CFPG-FM
- Winnipeg, Manitoba; Canada;
- Broadcast area: Winnipeg Metropolitan Region
- Frequency: 99.1 MHz
- Branding: Country 99

Programming
- Format: Country

Ownership
- Owner: Corus Entertainment; (Corus Premium Television Ltd.);
- Sister stations: CJOB, CJKR-FM, CKND-DT

History
- First air date: February 28, 2003
- Former call signs: CJZZ-FM (2003–2007); CJGV-FM (2007–2017);
- Call sign meaning: "Winnipeg" or "Peggy" (former branding)

Technical information
- Licensing authority: CRTC
- Class: C
- ERP: 63,700 watts average 100,000 watts peak
- HAAT: 206.1 metres (676 ft)

Links
- Webcast: Listen live
- Website: country99.com

= CFPG-FM =

Radio station in Winnipeg, Manitoba, Canada

CFPG-FM (99.1 MHz, Country 99) is a commercial radio station in Winnipeg, Manitoba. Owned by Corus Entertainment, it broadcasts a country format branded as "Country 99". Its transmitter is off St. Mary's Road in Duff Roblin Provincial Park, while its studios located at 201 Portage in Downtown Winnipeg.

==History==
===CJZZ===
The station signed on the air on February 28, 2003. Its call sign was CJZZ-FM, and it was owned by Canwest Communications. The frequency was the former home in Winnipeg of all-news radio network CKO for a short period in 1988 and 1989.

CJZZ-FM aired a smooth jazz format from the Starbuck Communications Tower. But Canwest found this caused multipath interference to occur, so the company applied to the CRTC to broadcast from a new transmitter that Rogers Communications was constructing and to decrease the ERP from 100,000 to 63,700 watts. At this time the station was branded as 99.1 Cool FM, a tie-in for co-owned cable TV station CoolTV.

===CJGV===
In September 2006, Corus Entertainment, already owner of Winnipeg's CJOB and CJKR-FM, announced it would buy CJZZ and Kitchener, Ontario's CKBT-FM, from CanWest, subject to CRTC approval. The transaction was approved by the CRTC on July 6, 2007. Corus Entertainment officially took ownership of CJZZ on July 29, 2007. On November 5, 2007, the station rebranded as Groove FM, and changed its call letters to CJGV-FM.

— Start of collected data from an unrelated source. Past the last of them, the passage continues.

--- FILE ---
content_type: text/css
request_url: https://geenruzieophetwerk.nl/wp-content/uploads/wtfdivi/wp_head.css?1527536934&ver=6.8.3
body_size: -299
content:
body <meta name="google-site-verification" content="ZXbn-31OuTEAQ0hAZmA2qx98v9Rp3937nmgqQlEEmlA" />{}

In April 2010, Corus Radio Winnipeg announced the future relocation of its radio broadcast facility to 1440 Rapelje Avenue (since renamed Jack Blick Avenue), as part of a lease agreement between Corus Entertainment and Cadillac Fairview. The relocation to studios and offices in Polo Park was originally slated for January 2011. CJOB, CJGV and CJKR would become the anchor tenants. Corus Radio Winnipeg planned to occupy the second floor of the three-story building, upsizing its radio, production and business operations to 17500 sqft.

In August 2011, Corus filed an application with the CRTC to remove the requirement for the station to broadcast a specialty smooth jazz format, citing significant financial losses in recent years. On November 30, 2011, the CRTC approved CJGV's application, although requiring it to maintain two hours of smooth jazz content per-week.

===Adult contemporary era===

Logo as Peggy @ 99.1

On December 1, 2011, the station began playing Christmas music for the holiday season, and announced plans to flip to adult contemporary on January 1, 2012. On that date, CJGV-FM flipped to a hot AC format branded as simply 99.1 FM, before ultimately adopting Corus's "Fresh FM" brand on February 14, 2012. On February 13, 2015, the station rebranded as 99.1 Fresh Radio, and segued to a modern adult contemporary format adding more alternative rock crossovers.

On December 25, 2016, at 5 p.m., following the conclusion of its Christmas music programming, CJGV-FM re-launched as Peggy @ 99.1 with an adult contemporary format featuring current music and past hits going back to the 1980s. Corus described the station as reflecting "the positive, energetic and fun vibe of Winnipeg while giving listeners the music they want." In March 2017, its call letters were changed to CFPG-FM to match the new branding.

===Country 99===
On September 26, 2023, Corus announced that it had released CFPG's on-air staff, in preparation for a change in format. On December 1, during interim Christmas music programming for the holiday season, Corus announced that CFPG-FM would flip to country music as Country 99 on December 27. The new format competes primarily with CFQX-FM and CIUR-FM.